論理的推論能力では、下位4分の1の学生は、実際の平均スコアが12点だったにもかかわらず、自分たちの能力は68点だと思っていた。一方、上位4分の1の学生は、実際の平均スコアが86点にもかかわらず、自分たちの能力は74点しかないと思っていたのだ。能力の低い学生が自分を470%(5倍以上)過大評価しているのに対し、能力の高い学生は14%過小評価していた。その結果、テストの成績では12点と86点という大きな差があるにもかかわらず、下位と上位の学生たちの自己評価は68点と74点でほとんど同じになってしまったのだ。

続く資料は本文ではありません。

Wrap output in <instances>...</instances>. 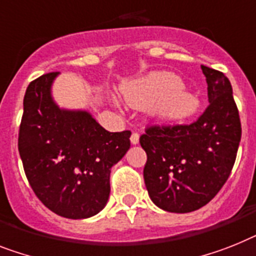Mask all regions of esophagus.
Wrapping results in <instances>:
<instances>
[{"label": "esophagus", "mask_w": 256, "mask_h": 256, "mask_svg": "<svg viewBox=\"0 0 256 256\" xmlns=\"http://www.w3.org/2000/svg\"><path fill=\"white\" fill-rule=\"evenodd\" d=\"M138 138H140V134H138L137 132H133L132 134H130V142H132L133 145L138 144Z\"/></svg>", "instance_id": "obj_1"}]
</instances>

[橘玲]のバカと無知―人間、この不都合な生きもの―(新潮新書) 言ってはいけない

この結果を著者が要約するとこうなる。

「バカの問題は、自分がバカであることに気づいていないことだ」

また、認知神経科学者のバハドル・バーラミの実験の結果――実験では、一方が他方の能力の40%を下回ると、話し合いの結果は優秀な個人の選択よりも悪くなった――を引いて、筆者は民主主義の限界をこう述べる。

一つは、集合知を実現するには、一定以上の能力をもつ者だけで話し合うこと。これなら欠けた知識を持ち寄って、それを一つにまとめることで、個人の判断より正しい択をすることができる。

もう一つは、それが無理な場合は話し合いをあきらめて、優秀な個人の判断に従った方がよい選択ができること。これはある種の貴族政だ。

能力の劣った者を決定の場から排除する必要性が示唆されるというひじょうに不穏な話になる。(研究者たちがこのような主張をしているわけではない。)ちなみに、賢い者がバカの過大評価に引きずられることを「平均効果」という。

21世紀になってから、われわれの心のどこかに、リベラルデモクラシーが敗北しつつあるのではないかとの恐怖がある。そのなんとなく感じていることの本質はどこにあるのだろうか。本能の中か、社会の中か、それとも両方の相乗効果か。

このような実験を紹介したうえで、民主的な社会の不愉快な現実をうまく説明しようとする著者の試みは、近代社会のもう片面の真実に光を当てているのかもしれない。「言ってはいけない」ことに納得できないひとは多そうだが。